Après cette sentence criminelle vint le jugement des intérêts civils qui déclarait tous les condamnés solidaires pour la réparation des dommages éprouvés par l’abbé et par son église. Interrogé sur la somme de ses réclamations pécuniaires, l’abbé dit qu’elle s’élevait à 160,000 sous, non compris le dégât causé dans les forêts et sauf les amendes pour la trahison, le sang versé par les séditieux et la violation des lieux saints[516].

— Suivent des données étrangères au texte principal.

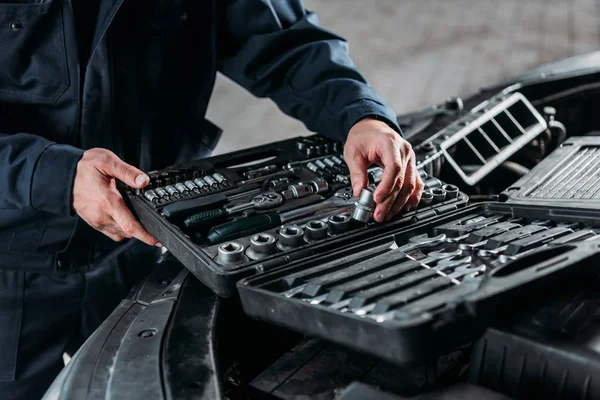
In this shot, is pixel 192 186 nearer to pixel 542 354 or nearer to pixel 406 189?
pixel 406 189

[516] … Quum abbas referret summam probationis suæ, dixit eam esse centenorum sexagenorum millium solidorum, præter detrimenta nemorum et aquarum, et præter injuriam proditionis, et præter sanguinem occisorum, et præter sacrilegium invasæ et violatæ sacrosanctæ ecclesiæ. (Ibid., p. 533, col. 1.) — Il est probable que la monnaie ayant cours à Vézelay était alors celle des évêques d’Auxerre, un peu moins forte que celle de Tours. Or, la valeur intrinsèque de 160,000 sous tournois est 672,000 grammes d’argent, c’est-à-dire 134,000 fr. de notre monnaie actuelle, somme qui, multipliée par six, à cause du pouvoir de l’argent au douzième siècle, donne pour le montant des dommages-intérêts 806,400 fr.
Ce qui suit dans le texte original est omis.